PepsiCo Stock Has Gone Nowhere This Year. Why Earnings Could Change That.
PepsiCo will report second-quarter earnings later this month, and the results will likely be strong, according to J.P. Morgan. That could fuel a raise in the beverage giant’s full-year outlook.
Analyst Andrea Teixeira reiterated an Overweight rating on Pepsi (ticker: PEP), although she lowered her price target on the shares to $154 from $155. That said, she’s upbeat about the coming report, and boosted her earnings-per-share estimate to $1.52 from $1.44.
She predicts the company will deliver strong sales, as it laps a small decline in the year-ago period, which was dominated by Covid-19. In its previous quarter, Pepsi said organic sales growth rose 2.4%, and Teixeira estimates it will climb 7.7% this quarter—potentially higher, given an acceleration of the reopening in North America.
“Following a strong first quarter (against toughest comps of year), an easy lap in the second quarter, and further recovery expected in the second half of 2021, we think Pepsi is well positioned to drive double-digits core constant currency earnings per share,” above the company’s guidance for high single-digit growth, Teixeira writes.
For the full year, she sees Pepsi earning $6.13 a share, a few cents ahead of consensus.
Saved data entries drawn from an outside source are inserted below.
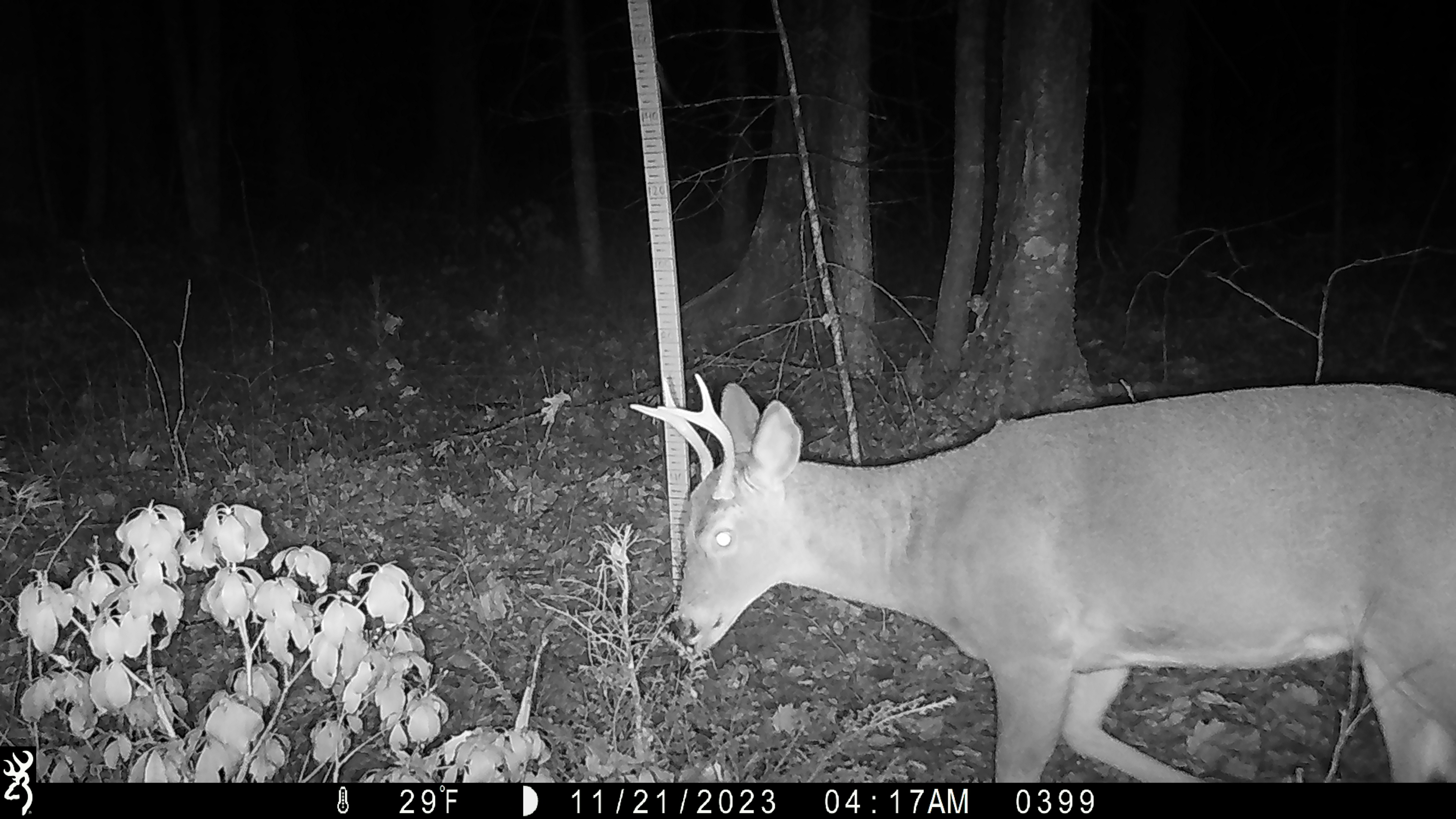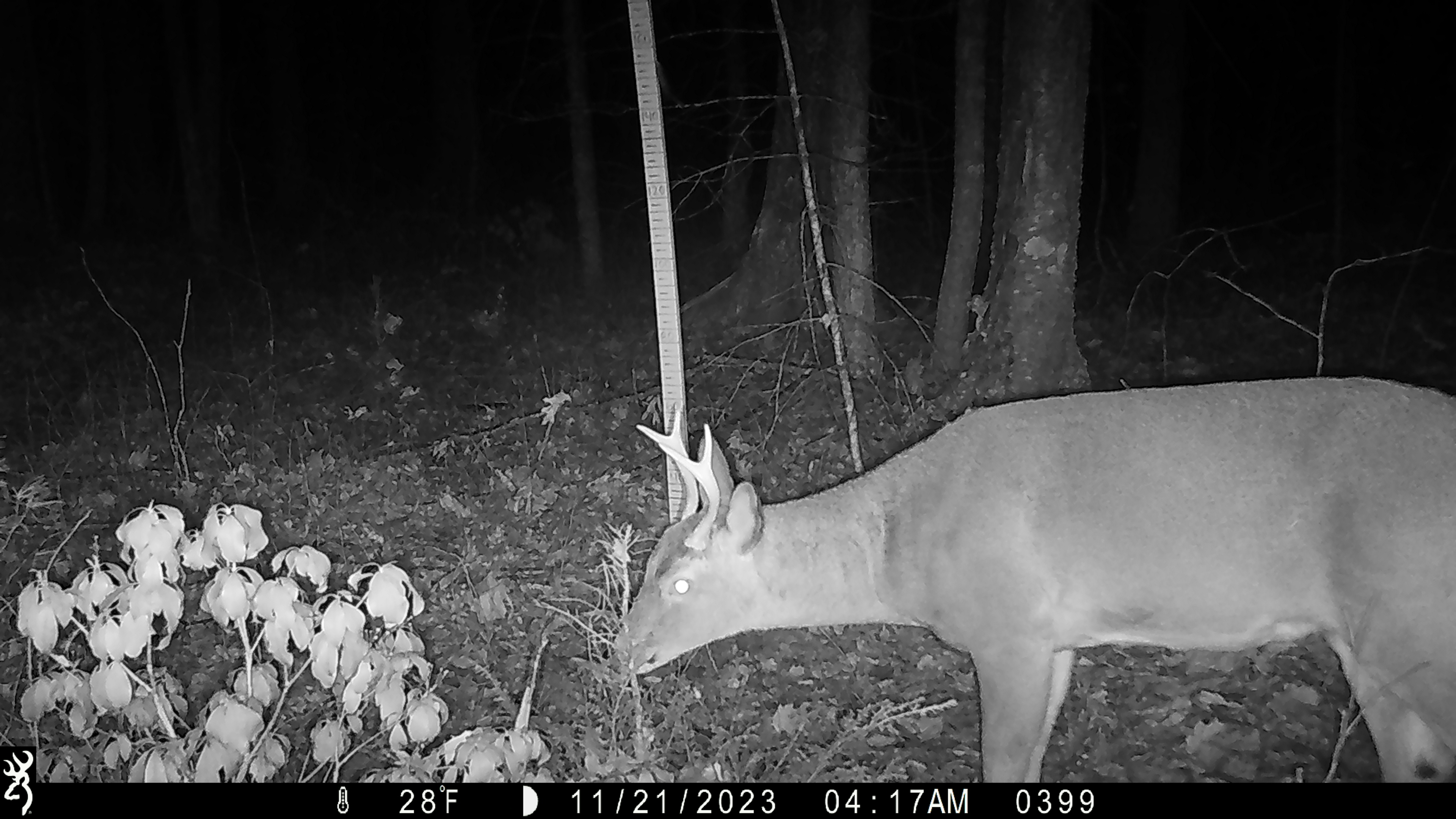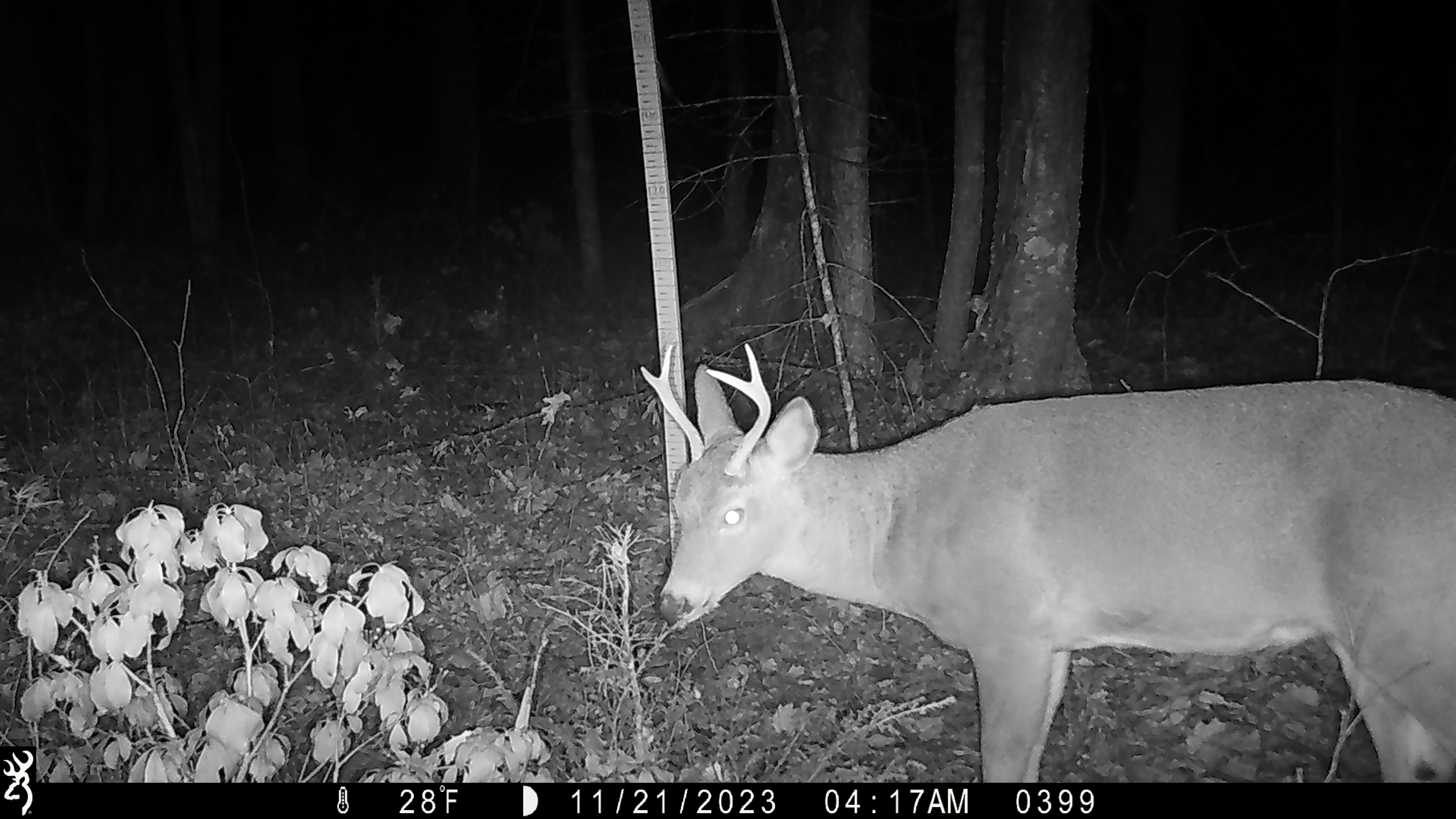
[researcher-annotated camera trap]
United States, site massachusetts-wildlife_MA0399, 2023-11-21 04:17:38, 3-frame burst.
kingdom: Animalia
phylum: Chordata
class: Mammalia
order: Artiodactyla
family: Cervidae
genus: Odocoileus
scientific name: Odocoileus virginianus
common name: white-tailed deer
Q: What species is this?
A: White-tailed deer (Odocoileus virginianus).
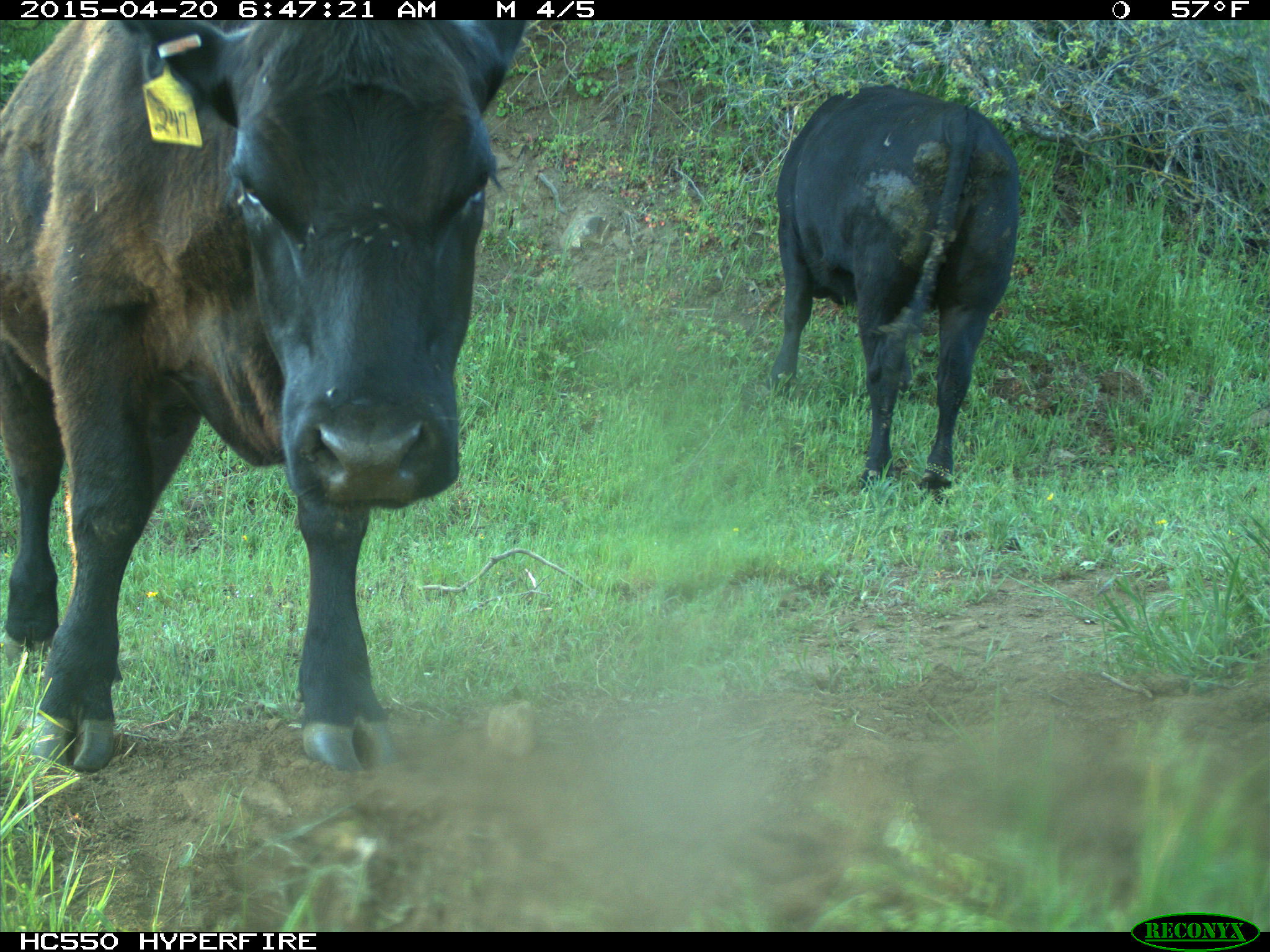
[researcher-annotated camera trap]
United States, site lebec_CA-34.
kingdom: Animalia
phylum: Chordata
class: Mammalia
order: Artiodactyla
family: Bovidae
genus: Bos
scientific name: Bos taurus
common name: domestic cow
Bos taurus (domestic cow).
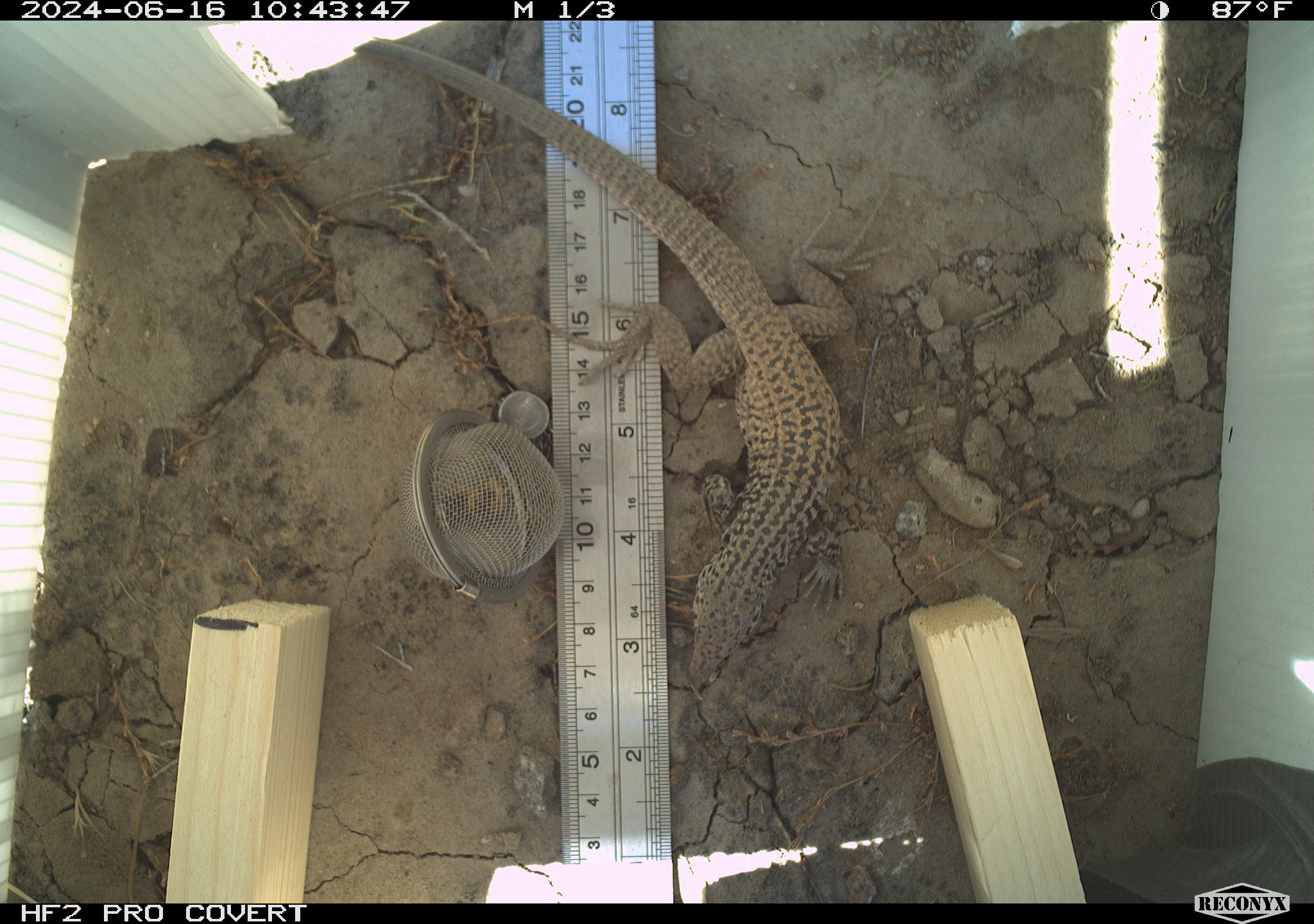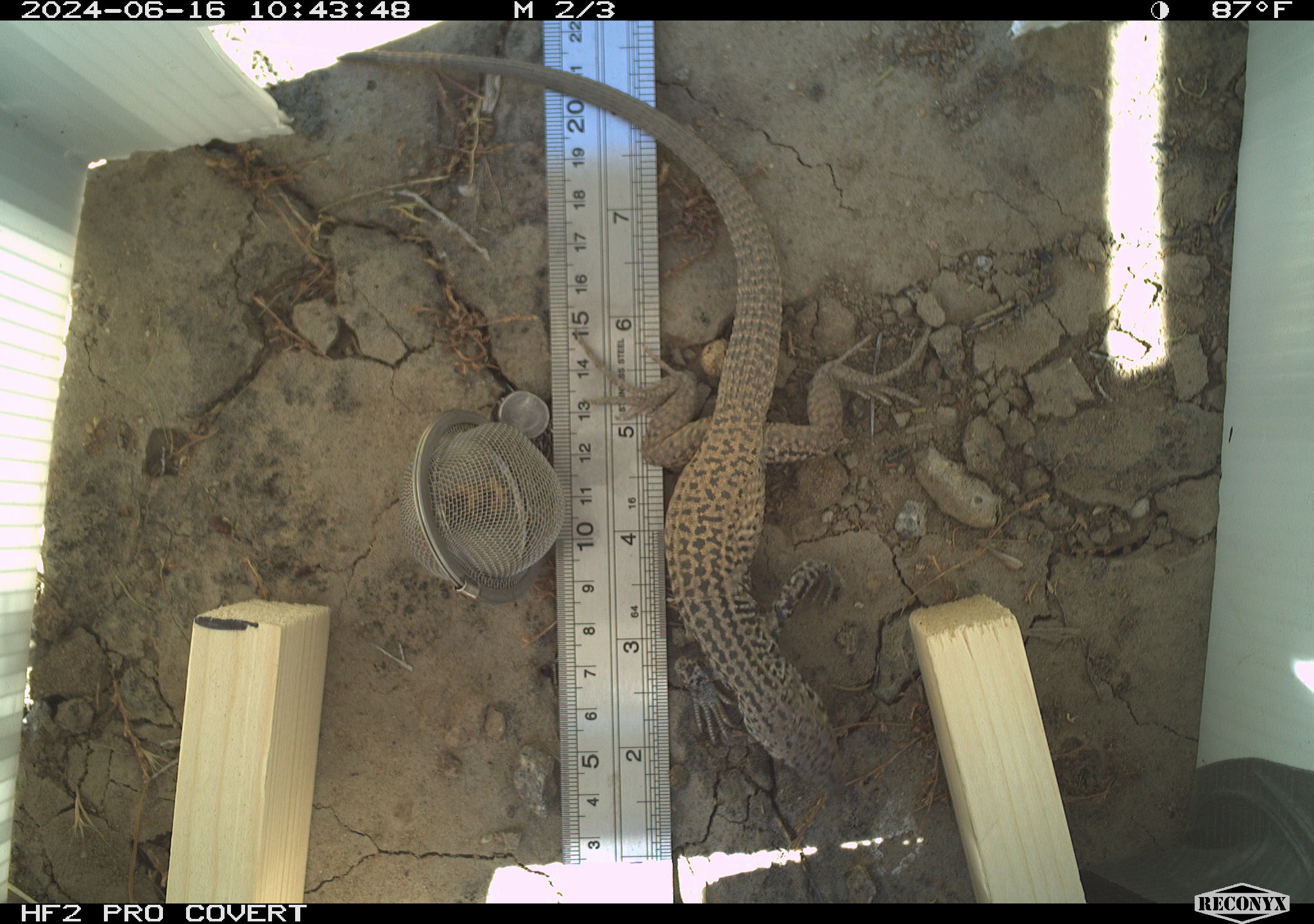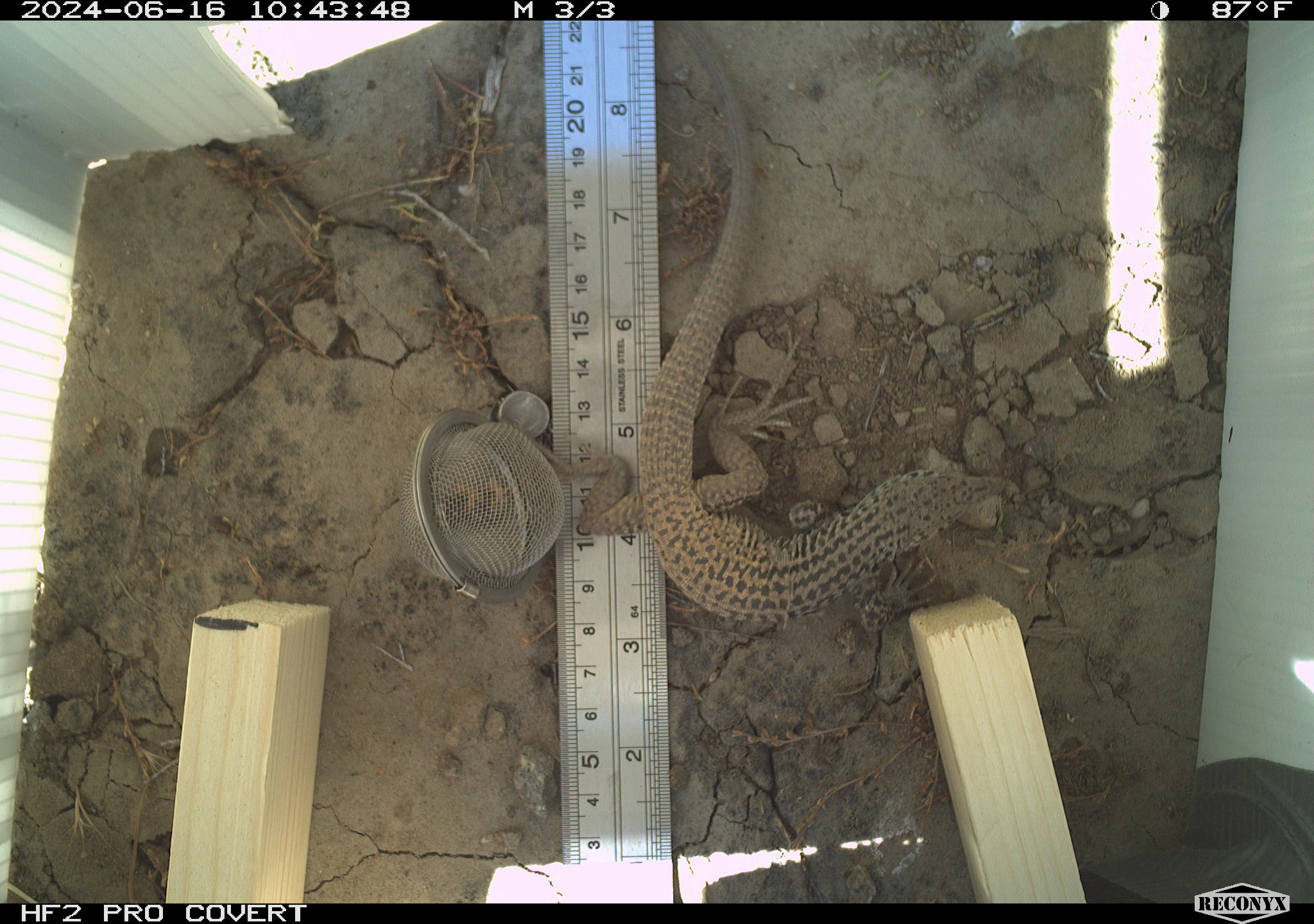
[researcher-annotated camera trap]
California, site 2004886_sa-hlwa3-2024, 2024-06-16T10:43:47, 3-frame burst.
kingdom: Animalia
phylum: Chordata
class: Reptilia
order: Squamata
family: Teiidae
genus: Aspidoscelis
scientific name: Aspidoscelis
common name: whiptail lizards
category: aspidoscelis species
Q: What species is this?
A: Aspidoscelis species (whiptail lizards) (Aspidoscelis).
A strong second-quarter report could lead the company to boost its guidance, but she notes that will depend on whether Pepsi chooses to do some incremental marketing spending to sustain its top-line growth.
Pepsi stock was little changed in recent trading, up 0.1% to $148.33. The shares have climbed 11.5% in the past 12 months, but are basically flat year to date.
The company’s previous earnings report, delivered in April, was better than expected, but that did little to move the needle for the shares, even as other analysts have gotten more bullish.